The center of the universe

I took the day off today. I was mentally tired. That sounds funny, but it's usually a sign that I'm physically tired too. My legs are feeling better than I thought they would though, so that is good news. The funny thing is that I started to go for a run, and my mind kept bailing on me. I figured it was going to be a long battle if I kept going, so I turned back and decided to enjoy a rest day, even though yesterday was pretty much one too. It has been a long time since I have taken an extra day off, and I know in the spring I was doing that quite a bit. BTW, has anyone ever had a sneeze attack after a race? I could NOT stop sneezing for two days! I don't know what happened there.

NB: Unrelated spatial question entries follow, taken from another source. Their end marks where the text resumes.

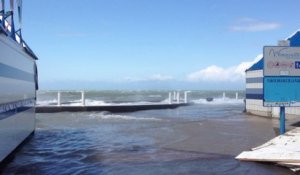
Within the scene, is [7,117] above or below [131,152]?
above

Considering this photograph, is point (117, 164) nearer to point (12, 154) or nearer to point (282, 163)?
point (12, 154)

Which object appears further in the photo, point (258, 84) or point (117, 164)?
point (258, 84)

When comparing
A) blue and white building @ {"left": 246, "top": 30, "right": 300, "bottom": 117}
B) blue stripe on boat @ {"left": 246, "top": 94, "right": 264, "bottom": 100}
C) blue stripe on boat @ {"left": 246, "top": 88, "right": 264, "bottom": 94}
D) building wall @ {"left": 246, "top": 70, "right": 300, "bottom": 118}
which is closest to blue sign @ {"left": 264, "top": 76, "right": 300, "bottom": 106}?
blue and white building @ {"left": 246, "top": 30, "right": 300, "bottom": 117}

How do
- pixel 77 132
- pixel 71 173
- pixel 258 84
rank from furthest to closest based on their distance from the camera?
1. pixel 258 84
2. pixel 77 132
3. pixel 71 173

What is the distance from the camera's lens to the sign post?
13203 mm

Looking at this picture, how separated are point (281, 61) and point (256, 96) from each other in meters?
11.6

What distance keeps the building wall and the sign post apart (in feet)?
29.6

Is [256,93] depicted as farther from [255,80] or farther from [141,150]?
[141,150]

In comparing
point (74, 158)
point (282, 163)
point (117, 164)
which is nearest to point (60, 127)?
point (74, 158)

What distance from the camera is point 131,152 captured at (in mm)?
12008

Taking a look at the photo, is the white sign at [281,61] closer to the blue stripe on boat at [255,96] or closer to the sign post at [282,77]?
the sign post at [282,77]

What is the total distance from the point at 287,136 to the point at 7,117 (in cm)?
731

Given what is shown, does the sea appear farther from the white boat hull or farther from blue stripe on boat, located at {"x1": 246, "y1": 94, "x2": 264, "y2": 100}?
blue stripe on boat, located at {"x1": 246, "y1": 94, "x2": 264, "y2": 100}

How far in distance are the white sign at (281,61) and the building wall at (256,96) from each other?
9218 mm
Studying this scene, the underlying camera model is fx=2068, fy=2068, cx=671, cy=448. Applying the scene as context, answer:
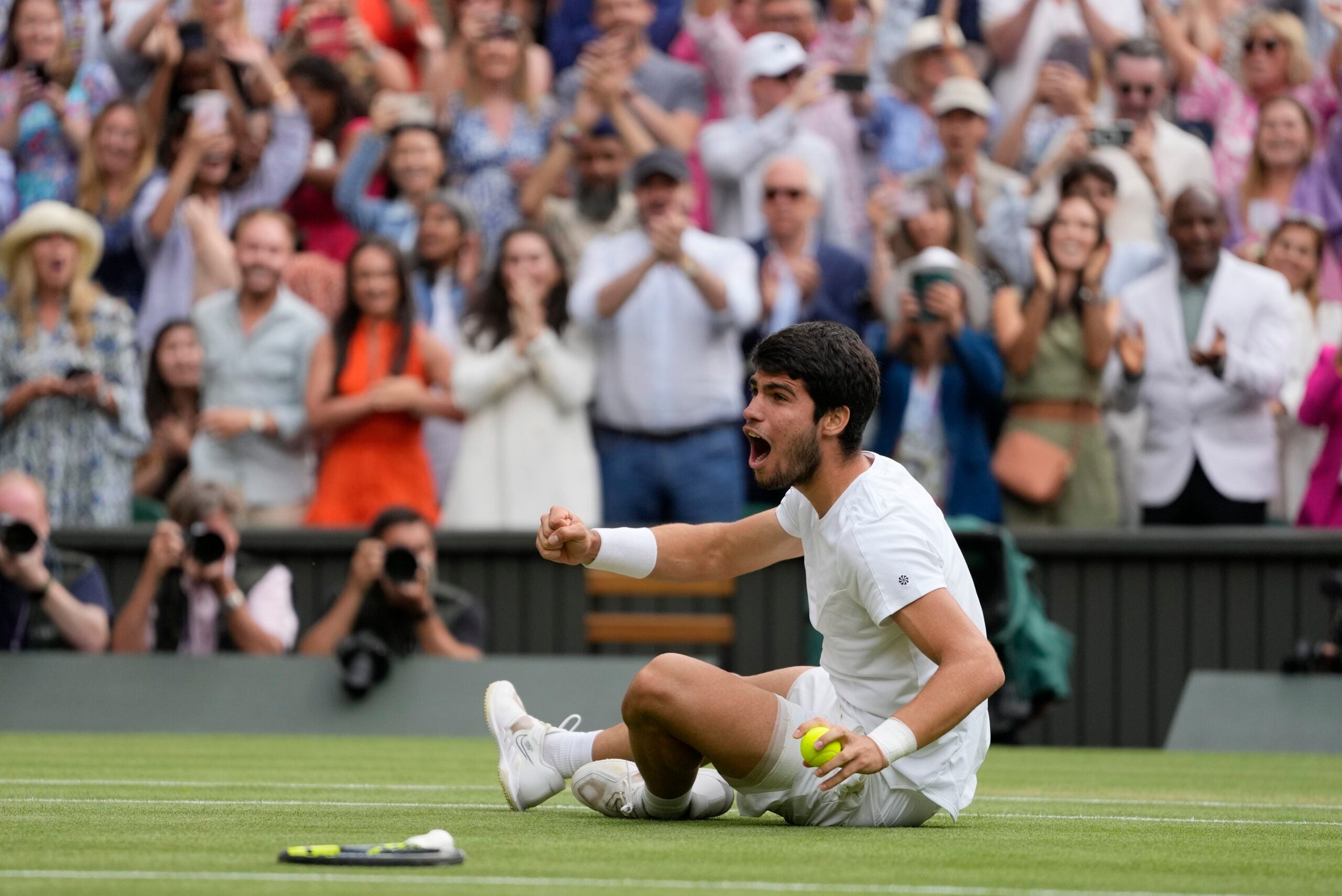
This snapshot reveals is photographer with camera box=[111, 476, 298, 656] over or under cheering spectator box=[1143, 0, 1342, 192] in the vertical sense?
under

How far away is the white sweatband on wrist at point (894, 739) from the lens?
466 centimetres

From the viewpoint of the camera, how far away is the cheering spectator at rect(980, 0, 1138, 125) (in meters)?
12.9

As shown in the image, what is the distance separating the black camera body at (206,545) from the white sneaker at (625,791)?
478 centimetres

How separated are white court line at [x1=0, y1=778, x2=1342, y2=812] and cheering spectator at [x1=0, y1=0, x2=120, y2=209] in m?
6.72

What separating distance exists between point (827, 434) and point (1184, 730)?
5.76 metres

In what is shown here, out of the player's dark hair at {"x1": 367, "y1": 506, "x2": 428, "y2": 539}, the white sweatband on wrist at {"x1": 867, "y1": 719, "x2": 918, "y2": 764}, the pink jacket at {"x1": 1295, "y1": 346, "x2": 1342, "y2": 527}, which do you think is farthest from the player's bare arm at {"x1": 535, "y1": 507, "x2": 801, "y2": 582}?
the pink jacket at {"x1": 1295, "y1": 346, "x2": 1342, "y2": 527}

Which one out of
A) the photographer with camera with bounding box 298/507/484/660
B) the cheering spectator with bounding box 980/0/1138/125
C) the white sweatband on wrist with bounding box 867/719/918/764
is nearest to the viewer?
the white sweatband on wrist with bounding box 867/719/918/764

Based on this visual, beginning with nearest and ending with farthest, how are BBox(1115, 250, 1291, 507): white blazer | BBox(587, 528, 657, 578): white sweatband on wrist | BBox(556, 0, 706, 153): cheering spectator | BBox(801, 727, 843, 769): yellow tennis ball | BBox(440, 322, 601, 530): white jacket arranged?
BBox(801, 727, 843, 769): yellow tennis ball, BBox(587, 528, 657, 578): white sweatband on wrist, BBox(1115, 250, 1291, 507): white blazer, BBox(440, 322, 601, 530): white jacket, BBox(556, 0, 706, 153): cheering spectator

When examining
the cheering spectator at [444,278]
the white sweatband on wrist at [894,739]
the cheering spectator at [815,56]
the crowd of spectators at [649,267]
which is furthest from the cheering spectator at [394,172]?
the white sweatband on wrist at [894,739]

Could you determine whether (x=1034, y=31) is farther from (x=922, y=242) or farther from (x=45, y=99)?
(x=45, y=99)

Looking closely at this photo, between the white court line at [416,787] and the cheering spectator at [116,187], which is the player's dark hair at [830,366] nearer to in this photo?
the white court line at [416,787]

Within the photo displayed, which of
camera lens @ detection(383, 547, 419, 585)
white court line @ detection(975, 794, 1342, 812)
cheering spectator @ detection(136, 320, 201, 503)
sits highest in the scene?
cheering spectator @ detection(136, 320, 201, 503)

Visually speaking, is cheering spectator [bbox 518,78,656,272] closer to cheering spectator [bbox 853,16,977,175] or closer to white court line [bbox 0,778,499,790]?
cheering spectator [bbox 853,16,977,175]

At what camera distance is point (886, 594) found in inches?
193
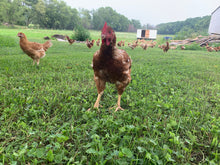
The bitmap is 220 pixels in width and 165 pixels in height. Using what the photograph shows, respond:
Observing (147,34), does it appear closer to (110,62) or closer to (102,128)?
(110,62)

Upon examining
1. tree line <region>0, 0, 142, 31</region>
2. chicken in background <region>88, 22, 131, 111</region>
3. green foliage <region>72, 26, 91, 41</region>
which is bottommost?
chicken in background <region>88, 22, 131, 111</region>

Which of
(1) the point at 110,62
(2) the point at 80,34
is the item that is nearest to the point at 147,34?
(2) the point at 80,34

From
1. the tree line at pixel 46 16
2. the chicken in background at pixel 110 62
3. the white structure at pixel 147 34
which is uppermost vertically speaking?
the tree line at pixel 46 16

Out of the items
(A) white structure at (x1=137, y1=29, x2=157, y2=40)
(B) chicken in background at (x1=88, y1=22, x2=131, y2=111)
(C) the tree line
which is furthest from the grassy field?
(A) white structure at (x1=137, y1=29, x2=157, y2=40)

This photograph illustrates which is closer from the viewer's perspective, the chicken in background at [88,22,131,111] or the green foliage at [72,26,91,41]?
the chicken in background at [88,22,131,111]

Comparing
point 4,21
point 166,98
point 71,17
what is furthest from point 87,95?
point 71,17

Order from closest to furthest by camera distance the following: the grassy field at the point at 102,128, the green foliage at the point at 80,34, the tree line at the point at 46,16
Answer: the grassy field at the point at 102,128 → the green foliage at the point at 80,34 → the tree line at the point at 46,16

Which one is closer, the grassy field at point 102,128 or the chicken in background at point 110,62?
the grassy field at point 102,128

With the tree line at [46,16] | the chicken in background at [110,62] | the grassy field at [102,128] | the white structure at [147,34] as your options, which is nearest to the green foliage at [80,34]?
the grassy field at [102,128]

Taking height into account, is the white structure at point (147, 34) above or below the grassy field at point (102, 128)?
above

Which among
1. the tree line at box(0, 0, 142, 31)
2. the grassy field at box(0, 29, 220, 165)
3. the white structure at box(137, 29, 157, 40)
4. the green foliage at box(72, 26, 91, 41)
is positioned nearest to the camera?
the grassy field at box(0, 29, 220, 165)

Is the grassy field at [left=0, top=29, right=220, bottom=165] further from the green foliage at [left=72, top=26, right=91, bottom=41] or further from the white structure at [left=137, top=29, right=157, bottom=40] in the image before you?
the white structure at [left=137, top=29, right=157, bottom=40]

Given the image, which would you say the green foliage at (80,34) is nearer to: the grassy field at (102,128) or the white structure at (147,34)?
the grassy field at (102,128)

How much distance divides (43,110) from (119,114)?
122 centimetres
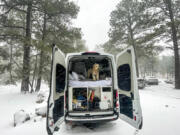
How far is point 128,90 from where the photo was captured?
2.71 meters

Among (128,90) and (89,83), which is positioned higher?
(89,83)

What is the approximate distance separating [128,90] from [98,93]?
883mm

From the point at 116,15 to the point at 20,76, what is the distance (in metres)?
13.2

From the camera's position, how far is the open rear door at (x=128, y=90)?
2365mm

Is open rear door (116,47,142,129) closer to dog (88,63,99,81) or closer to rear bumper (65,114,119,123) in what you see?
rear bumper (65,114,119,123)

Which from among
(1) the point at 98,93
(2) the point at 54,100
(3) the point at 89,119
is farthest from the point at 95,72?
(2) the point at 54,100

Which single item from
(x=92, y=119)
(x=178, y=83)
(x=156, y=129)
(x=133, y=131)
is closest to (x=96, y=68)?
(x=92, y=119)

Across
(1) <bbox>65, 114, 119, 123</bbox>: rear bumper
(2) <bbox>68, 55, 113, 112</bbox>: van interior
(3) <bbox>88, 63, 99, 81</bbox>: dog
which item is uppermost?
(3) <bbox>88, 63, 99, 81</bbox>: dog

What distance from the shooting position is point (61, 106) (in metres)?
2.70

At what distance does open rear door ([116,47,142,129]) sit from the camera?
2365mm

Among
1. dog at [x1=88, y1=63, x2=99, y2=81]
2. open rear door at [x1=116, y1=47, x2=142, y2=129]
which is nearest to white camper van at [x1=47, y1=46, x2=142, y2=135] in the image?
open rear door at [x1=116, y1=47, x2=142, y2=129]

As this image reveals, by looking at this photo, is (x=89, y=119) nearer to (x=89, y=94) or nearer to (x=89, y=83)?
(x=89, y=94)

the level of productivity I reached today

A lady once told me to stop acting like I was on center stage. She was a former model, and believed for a long time that all eyes were constantly on her. Then one day at a show, she was walking down the runway with the hot, bright lights on her, and she somehow managed to fall off the end of the stage and into the audience. Horrified, she raced back to the dressing area, missed her next run but was able to get dressed and back on the runway for her third outfit showing. She was convinced her career was over, that she would be laughed out of modeling, but the reality was that almost nobody noticed. Well, the people she fell on noticed, but otherwise, everyone was too consumed with their own shit to put much thought into what had happened, and there were plenty of people who simply didn't see her tumble. Of course the designer and people in the show were aware, but "the show must go on" motto was taken seriously, so it did. She told me that this incident helped her be less frantic in life, because she realized that people are more concerned with their own internal dialogue than with what other people are doing. My dad used to say that half the people in the world don't care about your problems, and the other half are glad about them. I don't believe that, but I am starting to realize that most people are not going to spend much time examining others when they have their own worries. This lady I mentioned had an eating disorder, but seemed to be more healthy in life after she stopped modeling.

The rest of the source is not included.